## What needs to be done
For every line in the material, produce an exact copy.
--- Records Enclosed Below ---
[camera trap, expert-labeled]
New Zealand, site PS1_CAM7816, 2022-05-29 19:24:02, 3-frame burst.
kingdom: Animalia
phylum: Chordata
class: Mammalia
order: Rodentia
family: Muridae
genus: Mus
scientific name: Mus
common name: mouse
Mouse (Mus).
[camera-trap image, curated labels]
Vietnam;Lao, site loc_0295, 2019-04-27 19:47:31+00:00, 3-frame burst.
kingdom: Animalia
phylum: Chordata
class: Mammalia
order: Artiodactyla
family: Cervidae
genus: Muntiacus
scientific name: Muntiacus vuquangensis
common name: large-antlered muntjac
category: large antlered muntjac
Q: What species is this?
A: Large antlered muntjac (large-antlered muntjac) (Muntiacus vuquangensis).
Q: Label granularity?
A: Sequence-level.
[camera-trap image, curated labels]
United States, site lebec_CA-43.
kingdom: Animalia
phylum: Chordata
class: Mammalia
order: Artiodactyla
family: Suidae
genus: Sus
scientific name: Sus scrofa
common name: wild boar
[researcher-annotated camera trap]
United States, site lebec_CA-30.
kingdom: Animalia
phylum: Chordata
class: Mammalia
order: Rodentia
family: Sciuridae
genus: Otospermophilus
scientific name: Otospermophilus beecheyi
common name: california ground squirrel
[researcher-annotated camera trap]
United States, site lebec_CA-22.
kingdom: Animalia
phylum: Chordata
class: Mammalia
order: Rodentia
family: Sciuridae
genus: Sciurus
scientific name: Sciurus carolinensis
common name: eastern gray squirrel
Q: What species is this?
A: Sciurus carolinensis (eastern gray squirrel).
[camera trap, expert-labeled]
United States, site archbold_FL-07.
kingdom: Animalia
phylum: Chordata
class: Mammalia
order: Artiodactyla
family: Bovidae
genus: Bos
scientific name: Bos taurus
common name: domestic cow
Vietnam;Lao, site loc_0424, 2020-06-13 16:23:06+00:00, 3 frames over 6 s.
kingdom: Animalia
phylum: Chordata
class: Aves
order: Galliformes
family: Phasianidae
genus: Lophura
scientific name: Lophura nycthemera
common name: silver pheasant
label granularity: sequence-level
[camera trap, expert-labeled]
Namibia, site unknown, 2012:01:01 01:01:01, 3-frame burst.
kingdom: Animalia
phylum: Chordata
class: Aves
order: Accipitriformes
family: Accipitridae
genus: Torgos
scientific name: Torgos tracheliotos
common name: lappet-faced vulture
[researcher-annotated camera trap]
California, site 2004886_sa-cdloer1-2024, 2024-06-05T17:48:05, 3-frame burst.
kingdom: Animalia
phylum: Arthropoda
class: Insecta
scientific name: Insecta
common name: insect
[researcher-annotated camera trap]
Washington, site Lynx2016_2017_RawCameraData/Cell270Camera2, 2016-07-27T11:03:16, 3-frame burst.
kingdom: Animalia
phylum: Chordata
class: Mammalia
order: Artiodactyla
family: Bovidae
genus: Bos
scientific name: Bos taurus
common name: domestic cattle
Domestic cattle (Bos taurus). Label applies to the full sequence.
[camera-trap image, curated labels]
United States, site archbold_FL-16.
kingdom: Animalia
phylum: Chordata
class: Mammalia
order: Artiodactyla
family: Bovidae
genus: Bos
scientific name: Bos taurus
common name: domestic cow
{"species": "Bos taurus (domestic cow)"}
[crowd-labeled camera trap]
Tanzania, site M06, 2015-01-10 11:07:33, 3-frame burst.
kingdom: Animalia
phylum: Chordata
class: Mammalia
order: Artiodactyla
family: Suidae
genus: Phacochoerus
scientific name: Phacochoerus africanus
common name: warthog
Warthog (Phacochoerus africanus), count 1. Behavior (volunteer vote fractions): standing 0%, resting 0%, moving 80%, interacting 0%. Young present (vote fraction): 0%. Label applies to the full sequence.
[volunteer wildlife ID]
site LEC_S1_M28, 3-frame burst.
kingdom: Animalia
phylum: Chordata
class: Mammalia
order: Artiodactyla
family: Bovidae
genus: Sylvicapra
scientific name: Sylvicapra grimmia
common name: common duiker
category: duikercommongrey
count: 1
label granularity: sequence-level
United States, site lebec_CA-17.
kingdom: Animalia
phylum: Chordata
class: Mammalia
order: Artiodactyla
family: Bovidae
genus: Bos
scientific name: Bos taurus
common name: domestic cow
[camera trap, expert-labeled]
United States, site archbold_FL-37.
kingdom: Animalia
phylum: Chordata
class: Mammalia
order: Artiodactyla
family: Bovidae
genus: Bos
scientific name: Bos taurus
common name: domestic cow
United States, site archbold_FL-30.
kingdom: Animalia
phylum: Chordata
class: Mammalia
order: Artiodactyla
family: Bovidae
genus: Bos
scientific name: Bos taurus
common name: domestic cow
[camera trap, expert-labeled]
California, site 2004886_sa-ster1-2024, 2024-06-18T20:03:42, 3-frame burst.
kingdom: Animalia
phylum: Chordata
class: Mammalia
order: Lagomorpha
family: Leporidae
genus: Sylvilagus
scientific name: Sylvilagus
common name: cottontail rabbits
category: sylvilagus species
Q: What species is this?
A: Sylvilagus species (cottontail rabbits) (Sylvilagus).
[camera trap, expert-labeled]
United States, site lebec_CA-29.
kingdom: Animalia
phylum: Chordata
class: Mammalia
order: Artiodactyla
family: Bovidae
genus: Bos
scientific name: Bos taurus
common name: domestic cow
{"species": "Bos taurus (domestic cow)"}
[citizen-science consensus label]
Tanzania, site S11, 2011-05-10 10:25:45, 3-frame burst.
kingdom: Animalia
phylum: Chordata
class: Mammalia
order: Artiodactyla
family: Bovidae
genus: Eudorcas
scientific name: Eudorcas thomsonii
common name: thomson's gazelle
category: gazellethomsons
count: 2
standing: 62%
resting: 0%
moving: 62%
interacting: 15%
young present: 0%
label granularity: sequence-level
--- End of Enclosed Records ---
## Solution for this problem
[camera trap, expert-labeled]
New Zealand, site PS1_CAM7816, 2022-05-29 19:24:02, 3-frame burst.
kingdom: Animalia
phylum: Chordata
class: Mammalia
order: Rodentia
family: Muridae
genus: Mus
scientific name: Mus
common name: mouse
Mouse (Mus).
[camera-trap image, curated labels]
Vietnam;Lao, site loc_0295, 2019-04-27 19:47:31+00:00, 3-frame burst.
kingdom: Animalia
phylum: Chordata
class: Mammalia
order: Artiodactyla
family: Cervidae
genus: Muntiacus
scientific name: Muntiacus vuquangensis
common name: large-antlered muntjac
category: large antlered muntjac
Q: What species is this?
A: Large antlered muntjac (large-antlered muntjac) (Muntiacus vuquangensis).
Q: Label granularity?
A: Sequence-level.
[camera-trap image, curated labels]
United States, site lebec_CA-43.
kingdom: Animalia
phylum: Chordata
class: Mammalia
order: Artiodactyla
family: Suidae
genus: Sus
scientific name: Sus scrofa
common name: wild boar
[researcher-annotated camera trap]
United States, site lebec_CA-30.
kingdom: Animalia
phylum: Chordata
class: Mammalia
order: Rodentia
family: Sciuridae
genus: Otospermophilus
scientific name: Otospermophilus beecheyi
common name: california ground squirrel
[researcher-annotated camera trap]
United States, site lebec_CA-22.
kingdom: Animalia
phylum: Chordata
class: Mammalia
order: Rodentia
family: Sciuridae
genus: Sciurus
scientific name: Sciurus carolinensis
common name: eastern gray squirrel
Q: What species is this?
A: Sciurus carolinensis (eastern gray squirrel).
[camera trap, expert-labeled]
United States, site archbold_FL-07.
kingdom: Animalia
phylum: Chordata
class: Mammalia
order: Artiodactyla
family: Bovidae
genus: Bos
scientific name: Bos taurus
common name: domestic cow
Vietnam;Lao, site loc_0424, 2020-06-13 16:23:06+00:00, 3 frames over 6 s.
kingdom: Animalia
phylum: Chordata
class: Aves
order: Galliformes
family: Phasianidae
genus: Lophura
scientific name: Lophura nycthemera
common name: silver pheasant
label granularity: sequence-level
[camera trap, expert-labeled]
Namibia, site unknown, 2012:01:01 01:01:01, 3-frame burst.
kingdom: Animalia
phylum: Chordata
class: Aves
order: Accipitriformes
family: Accipitridae
genus: Torgos
scientific name: Torgos tracheliotos
common name: lappet-faced vulture
[researcher-annotated camera trap]
California, site 2004886_sa-cdloer1-2024, 2024-06-05T17:48:05, 3-frame burst.
kingdom: Animalia
phylum: Arthropoda
class: Insecta
scientific name: Insecta
common name: insect
[researcher-annotated camera trap]
Washington, site Lynx2016_2017_RawCameraData/Cell270Camera2, 2016-07-27T11:03:16, 3-frame burst.
kingdom: Animalia
phylum: Chordata
class: Mammalia
order: Artiodactyla
family: Bovidae
genus: Bos
scientific name: Bos taurus
common name: domestic cattle
Domestic cattle (Bos taurus). Label applies to the full sequence.
[camera-trap image, curated labels]
United States, site archbold_FL-16.
kingdom: Animalia
phylum: Chordata
class: Mammalia
order: Artiodactyla
family: Bovidae
genus: Bos
scientific name: Bos taurus
common name: domestic cow
{"species": "Bos taurus (domestic cow)"}
[crowd-labeled camera trap]
Tanzania, site M06, 2015-01-10 11:07:33, 3-frame burst.
kingdom: Animalia
phylum: Chordata
class: Mammalia
order: Artiodactyla
family: Suidae
genus: Phacochoerus
scientific name: Phacochoerus africanus
common name: warthog
Warthog (Phacochoerus africanus), count 1. Behavior (volunteer vote fractions): standing 0%, resting 0%, moving 80%, interacting 0%. Young present (vote fraction): 0%. Label applies to the full sequence.
[volunteer wildlife ID]
site LEC_S1_M28, 3-frame burst.
kingdom: Animalia
phylum: Chordata
class: Mammalia
order: Artiodactyla
family: Bovidae
genus: Sylvicapra
scientific name: Sylvicapra grimmia
common name: common duiker
category: duikercommongrey
count: 1
label granularity: sequence-level
United States, site lebec_CA-17.
kingdom: Animalia
phylum: Chordata
class: Mammalia
order: Artiodactyla
family: Bovidae
genus: Bos
scientific name: Bos taurus
common name: domestic cow
[camera trap, expert-labeled]
United States, site archbold_FL-37.
kingdom: Animalia
phylum: Chordata
class: Mammalia
order: Artiodactyla
family: Bovidae
genus: Bos
scientific name: Bos taurus
common name: domestic cow
United States, site archbold_FL-30.
kingdom: Animalia
phylum: Chordata
class: Mammalia
order: Artiodactyla
family: Bovidae
genus: Bos
scientific name: Bos taurus
common name: domestic cow
[camera trap, expert-labeled]
California, site 2004886_sa-ster1-2024, 2024-06-18T20:03:42, 3-frame burst.
kingdom: Animalia
phylum: Chordata
class: Mammalia
order: Lagomorpha
family: Leporidae
genus: Sylvilagus
scientific name: Sylvilagus
common name: cottontail rabbits
category: sylvilagus species
Q: What species is this?
A: Sylvilagus species (cottontail rabbits) (Sylvilagus).
[camera trap, expert-labeled]
United States, site lebec_CA-29.
kingdom: Animalia
phylum: Chordata
class: Mammalia
order: Artiodactyla
family: Bovidae
genus: Bos
scientific name: Bos taurus
common name: domestic cow
{"species": "Bos taurus (domestic cow)"}
[citizen-science consensus label]
Tanzania, site S11, 2011-05-10 10:25:45, 3-frame burst.
kingdom: Animalia
phylum: Chordata
class: Mammalia
order: Artiodactyla
family: Bovidae
genus: Eudorcas
scientific name: Eudorcas thomsonii
common name: thomson's gazelle
category: gazellethomsons
count: 2
standing: 62%
resting: 0%
moving: 62%
interacting: 15%
young present: 0%
label granularity: sequence-level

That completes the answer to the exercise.